La magnitud de la tragedia llevó posteriormente a mandatarios como Bill Clinton o Kofi Annan, entonces responsable del departamento de operaciones de paz de la ONU, a rasgarse las vestiduras, al entender que la imparcialidad y los escasos recursos que impusieron a la UNAMIR no siempre es el camino correcto. También es cierto, en todo caso, que de aquello salió un intento de extraer lecciones aprendidas y de mejorar la capacidad de respuesta ante situaciones similares. Así, desde 2005, contamos con el principio de Responsabilidad de Proteger, que supone un paso más en la destrucción del tabú de la no injerencia en asuntos internos, al entender que si un Estado no garantiza adecuadamente la seguridad de sus ciudadanos es la comunidad internacional la que debe asumir la tarea (incluso con el empleo de la fuerza).
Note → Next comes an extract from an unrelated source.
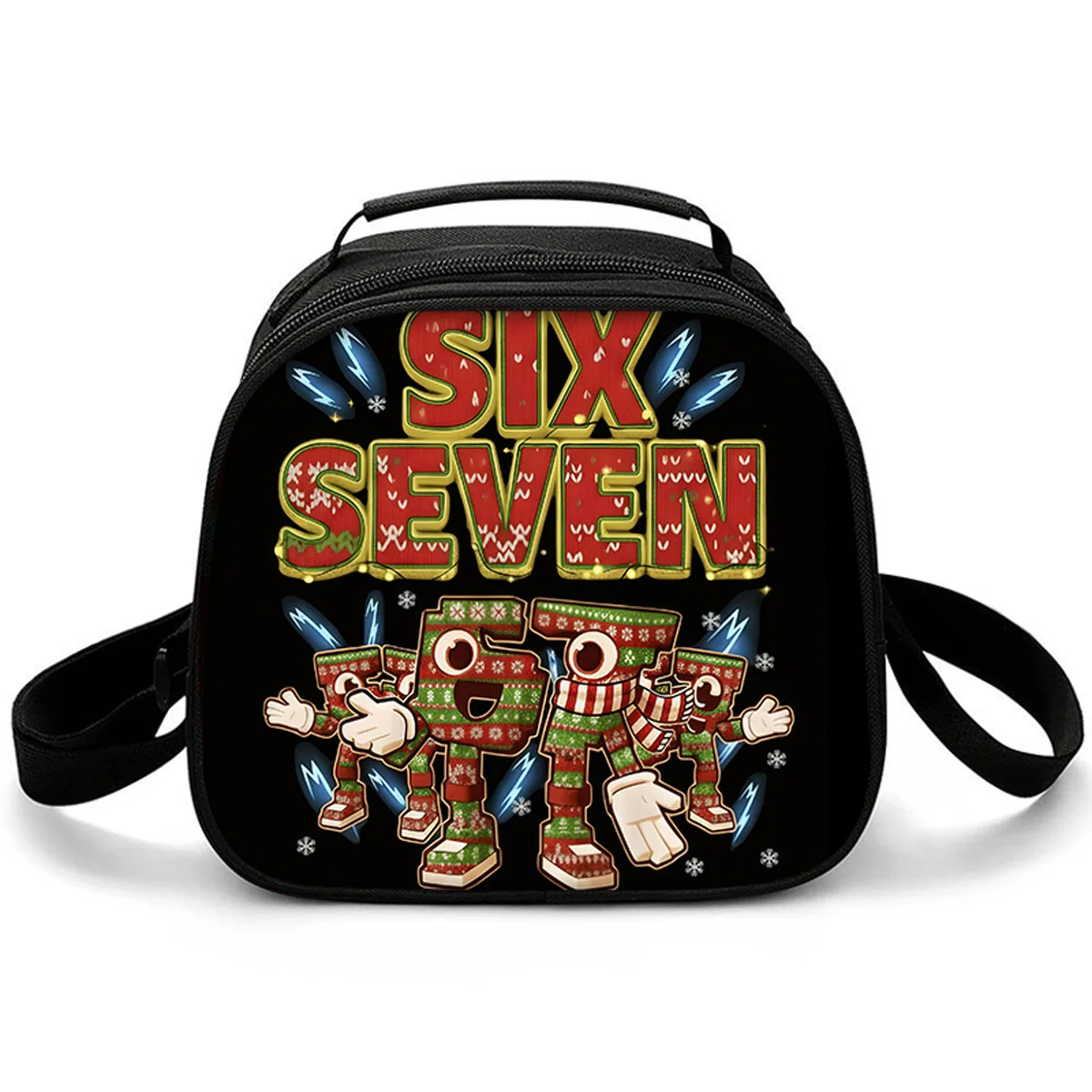 Luxury Popular Funny Crossbody 67 six seven Lunchbox Thermal insulation Food Lunch Bag 3D Print Insulated Handbags Ice Bags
En el terreno de la acción humanitaria, también se han dado pasos relevantes, con la aprobación del Código de Conducta para el socorro en casos de desastre de la Cruz Roja y las ONG, y otras iniciativas que tratan de mejorar la calidad del trabajo humanitario y evitar su instrumentalización.

En el plano jurídico, no solo se puso en marcha un Tribunal Penal Internacional para Ruanda, sino que se utilizaron sistemas de justicia tradicional- los Tribunales Gacaca- para juzgar a miles de victimarios y avanzar en la reparación de las víctimas. Incluso en algunos países, como el nuestro (cuando la justicia universal aún era un referente abiertamente asumido), se abrieron causas relacionadas con esta tragedia, se adoptaron nuevos enfoques para las operaciones internacionales de paz y hasta la Unión Africana comenzó a tomar protagonismo en este terreno.

A pesar de esos limitados avances a posteriori nada puede aliviar la sensación de fracaso ante una tragedia de tal magnitud. Ruanda no ha logrado recuperarse aún hoy y su relativo crecimiento económico no compensa el considerable déficit en términos de desarrollo humano, de respeto de los derechos humanos y de gobernanza democrática. Y por su parte, la ONU- como bien nos muestran los casos de Darfur, Sudán del Sur, Malí, Siria, RDC o República Centroafricana- sigue siendo un actor secundario en el escenario internacional, sin capacidad para cumplir la tarea para la que fue creada: «evitar el flagelo de la guerra a las generaciones futuras».